August 2005

My work with INN 2.3.5 as an internal news server is progressing, and I must admit that the configuration of authentication and SSL is going well.  Authentication works like a champ, leveraging PAM and therefore automatically leveraging the Kerberos/LDAP integration with Active Directory I implemented a short while ago.  The SSL stuff is just a bit trickier; I initially tried the old faithful Stunnel, but found that INN thought the connection was coming from itself and not a reader.  That caused INN to respond differently.  I’ll start looking at native SSL support within INN next, but that can wait until tomorrow.

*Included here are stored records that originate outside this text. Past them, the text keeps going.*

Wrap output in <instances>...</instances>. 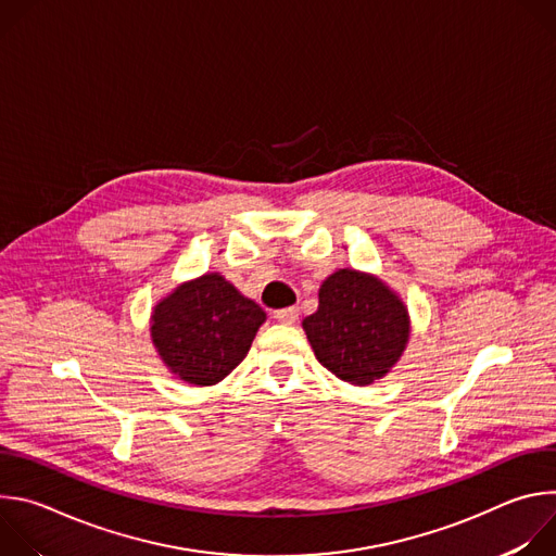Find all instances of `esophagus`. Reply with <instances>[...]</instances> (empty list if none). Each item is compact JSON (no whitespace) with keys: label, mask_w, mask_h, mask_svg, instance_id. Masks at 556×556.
Instances as JSON below:
<instances>
[{"label":"esophagus","mask_w":556,"mask_h":556,"mask_svg":"<svg viewBox=\"0 0 556 556\" xmlns=\"http://www.w3.org/2000/svg\"><path fill=\"white\" fill-rule=\"evenodd\" d=\"M275 319L283 326H292L299 321V307H281L275 312Z\"/></svg>","instance_id":"34e87169"}]
</instances>
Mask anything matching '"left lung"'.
<instances>
[{"label": "left lung", "instance_id": "left-lung-1", "mask_svg": "<svg viewBox=\"0 0 556 556\" xmlns=\"http://www.w3.org/2000/svg\"><path fill=\"white\" fill-rule=\"evenodd\" d=\"M319 363L350 384H371L403 356L409 312L374 275L341 268L319 290V309L303 319Z\"/></svg>", "mask_w": 556, "mask_h": 556}]
</instances>
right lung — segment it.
I'll return each instance as SVG.
<instances>
[{"label":"right lung","instance_id":"1","mask_svg":"<svg viewBox=\"0 0 556 556\" xmlns=\"http://www.w3.org/2000/svg\"><path fill=\"white\" fill-rule=\"evenodd\" d=\"M266 312L219 273L180 283L155 303L151 341L180 380L215 384L244 361Z\"/></svg>","mask_w":556,"mask_h":556}]
</instances>
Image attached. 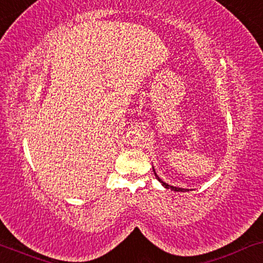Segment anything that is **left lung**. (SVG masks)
<instances>
[{
	"mask_svg": "<svg viewBox=\"0 0 263 263\" xmlns=\"http://www.w3.org/2000/svg\"><path fill=\"white\" fill-rule=\"evenodd\" d=\"M153 171H154V168H153ZM154 175H156V178L158 179V181H159L166 189H171V190H174V192H189V189H183V188H177V186H174V185H168L167 183L161 181V179L159 178V176H157L156 171H154Z\"/></svg>",
	"mask_w": 263,
	"mask_h": 263,
	"instance_id": "obj_1",
	"label": "left lung"
}]
</instances>
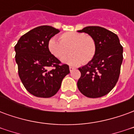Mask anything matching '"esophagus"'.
Segmentation results:
<instances>
[{"mask_svg": "<svg viewBox=\"0 0 134 134\" xmlns=\"http://www.w3.org/2000/svg\"><path fill=\"white\" fill-rule=\"evenodd\" d=\"M73 70H75V68L72 67H70V72H72Z\"/></svg>", "mask_w": 134, "mask_h": 134, "instance_id": "34e87169", "label": "esophagus"}]
</instances>
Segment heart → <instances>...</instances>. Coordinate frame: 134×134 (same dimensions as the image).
Listing matches in <instances>:
<instances>
[{"instance_id":"1","label":"heart","mask_w":134,"mask_h":134,"mask_svg":"<svg viewBox=\"0 0 134 134\" xmlns=\"http://www.w3.org/2000/svg\"><path fill=\"white\" fill-rule=\"evenodd\" d=\"M47 48L56 58L62 59L68 54L69 49L71 55L62 62L70 65L87 64L95 57L97 46L95 39L85 33L67 31L59 36V40L52 37L48 40Z\"/></svg>"}]
</instances>
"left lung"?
<instances>
[{
    "label": "left lung",
    "mask_w": 134,
    "mask_h": 134,
    "mask_svg": "<svg viewBox=\"0 0 134 134\" xmlns=\"http://www.w3.org/2000/svg\"><path fill=\"white\" fill-rule=\"evenodd\" d=\"M92 36L97 52L92 61L78 70L81 76L77 81L80 93L87 98H96L110 92L119 78L123 62V47L118 36L100 26H87L78 31Z\"/></svg>",
    "instance_id": "8db88e82"
}]
</instances>
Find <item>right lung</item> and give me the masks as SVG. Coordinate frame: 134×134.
I'll return each instance as SVG.
<instances>
[{"label": "right lung", "mask_w": 134, "mask_h": 134, "mask_svg": "<svg viewBox=\"0 0 134 134\" xmlns=\"http://www.w3.org/2000/svg\"><path fill=\"white\" fill-rule=\"evenodd\" d=\"M59 31L50 26H38L22 36L15 46L19 77L28 92L36 97L54 96L70 73L69 66L62 64L47 48L48 40ZM49 67H53L51 70Z\"/></svg>", "instance_id": "add662e5"}]
</instances>
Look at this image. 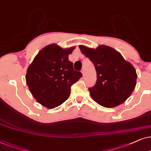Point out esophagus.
<instances>
[{"mask_svg":"<svg viewBox=\"0 0 151 151\" xmlns=\"http://www.w3.org/2000/svg\"><path fill=\"white\" fill-rule=\"evenodd\" d=\"M81 73L83 74V76L85 75V70H82V71H81Z\"/></svg>","mask_w":151,"mask_h":151,"instance_id":"esophagus-1","label":"esophagus"}]
</instances>
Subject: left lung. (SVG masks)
I'll list each match as a JSON object with an SVG mask.
<instances>
[{
	"instance_id": "obj_1",
	"label": "left lung",
	"mask_w": 151,
	"mask_h": 151,
	"mask_svg": "<svg viewBox=\"0 0 151 151\" xmlns=\"http://www.w3.org/2000/svg\"><path fill=\"white\" fill-rule=\"evenodd\" d=\"M79 47L93 63L96 72V84L88 88L92 99L105 108L126 101L137 83V74L132 64L109 46L101 45L94 49L80 45Z\"/></svg>"
}]
</instances>
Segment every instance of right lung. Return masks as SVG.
Wrapping results in <instances>:
<instances>
[{
	"instance_id": "obj_1",
	"label": "right lung",
	"mask_w": 151,
	"mask_h": 151,
	"mask_svg": "<svg viewBox=\"0 0 151 151\" xmlns=\"http://www.w3.org/2000/svg\"><path fill=\"white\" fill-rule=\"evenodd\" d=\"M74 49L50 44L40 50L27 68L25 80L30 92L37 102L49 109L65 102L70 95L71 86L82 77L68 60Z\"/></svg>"
}]
</instances>
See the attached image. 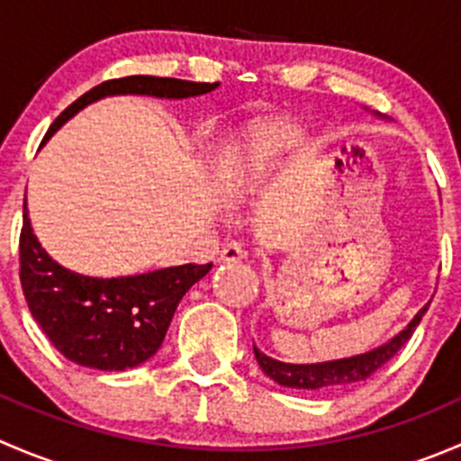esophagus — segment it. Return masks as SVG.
<instances>
[{
	"instance_id": "esophagus-1",
	"label": "esophagus",
	"mask_w": 461,
	"mask_h": 461,
	"mask_svg": "<svg viewBox=\"0 0 461 461\" xmlns=\"http://www.w3.org/2000/svg\"><path fill=\"white\" fill-rule=\"evenodd\" d=\"M248 257V249H245L243 243H236V240H230V243L222 245L221 249V260L222 263H239Z\"/></svg>"
}]
</instances>
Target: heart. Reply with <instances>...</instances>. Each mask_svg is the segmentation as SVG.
<instances>
[{
    "label": "heart",
    "mask_w": 461,
    "mask_h": 461,
    "mask_svg": "<svg viewBox=\"0 0 461 461\" xmlns=\"http://www.w3.org/2000/svg\"><path fill=\"white\" fill-rule=\"evenodd\" d=\"M303 140V129L290 118H263L236 133L218 153V171L234 196L254 192L267 180L290 149Z\"/></svg>",
    "instance_id": "b5f03b06"
}]
</instances>
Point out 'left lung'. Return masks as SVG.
I'll return each instance as SVG.
<instances>
[{"label":"left lung","mask_w":461,"mask_h":461,"mask_svg":"<svg viewBox=\"0 0 461 461\" xmlns=\"http://www.w3.org/2000/svg\"><path fill=\"white\" fill-rule=\"evenodd\" d=\"M430 303H426L420 312L415 314V319L397 334V337L390 339L384 346L375 348V350L364 352V355L348 357V359H334V361H323V364H283V361L272 359L265 352H260L254 346V355L265 375L269 379L276 381L278 385H285V388H299V390H321V393H332V390L346 388V385L357 384V381H364L368 376H373L376 370L384 364H388L399 350H402L403 343L412 337L415 328L420 325L421 317L426 314Z\"/></svg>","instance_id":"left-lung-1"}]
</instances>
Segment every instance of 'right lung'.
<instances>
[{"label": "right lung", "mask_w": 461, "mask_h": 461, "mask_svg": "<svg viewBox=\"0 0 461 461\" xmlns=\"http://www.w3.org/2000/svg\"><path fill=\"white\" fill-rule=\"evenodd\" d=\"M218 82L129 76L102 82L58 115L44 142L91 102L106 95H153L167 100L204 95ZM212 269L176 265L136 276H82L55 263L32 234L24 204L20 234V281L32 319L68 361L93 370H127L144 364L162 346L180 299Z\"/></svg>", "instance_id": "1"}]
</instances>
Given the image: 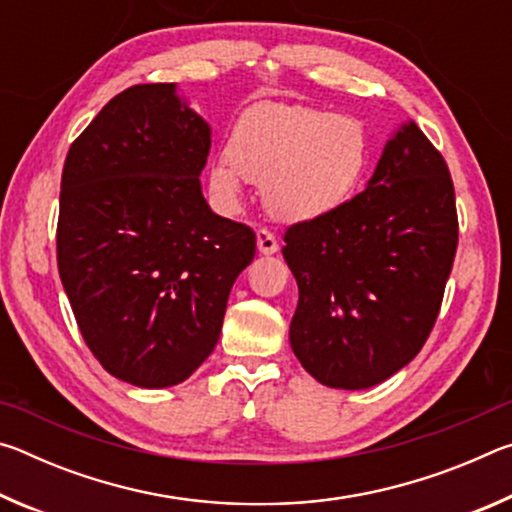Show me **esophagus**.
<instances>
[{
	"instance_id": "obj_1",
	"label": "esophagus",
	"mask_w": 512,
	"mask_h": 512,
	"mask_svg": "<svg viewBox=\"0 0 512 512\" xmlns=\"http://www.w3.org/2000/svg\"><path fill=\"white\" fill-rule=\"evenodd\" d=\"M257 250L262 255H275L280 250V244L268 230H257Z\"/></svg>"
}]
</instances>
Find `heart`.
<instances>
[{"instance_id": "heart-1", "label": "heart", "mask_w": 512, "mask_h": 512, "mask_svg": "<svg viewBox=\"0 0 512 512\" xmlns=\"http://www.w3.org/2000/svg\"><path fill=\"white\" fill-rule=\"evenodd\" d=\"M225 155L210 164V189L225 207L241 201L248 180L264 185L268 214L307 223L357 192L368 169V135L352 117L266 101L235 121Z\"/></svg>"}]
</instances>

Technorati Tags: Newsgroups, OSS, SSL

I finally managed to get an internal news server running INN 2.3.5 up and running, and transferring data from the proprietary platform that is currently hosting some internal newsgroups.  I decided to use my first real installation of CentOS for the internal news server, and so far it has worked out well.

I have a newsfeed to transfer new postings from the proprietary application over to INN, and I’m using pullnews right now as I write this to transfer the old articles over.  Aside from some limitations and failures which I believe to be the result of the proprietary application’s specific implementation of NNTP (which I, personally, feel is another nonstandard implementation), everything seems to be transferring over rather well.  The next step will be to add authentication to the INN installation, and then add SSL support.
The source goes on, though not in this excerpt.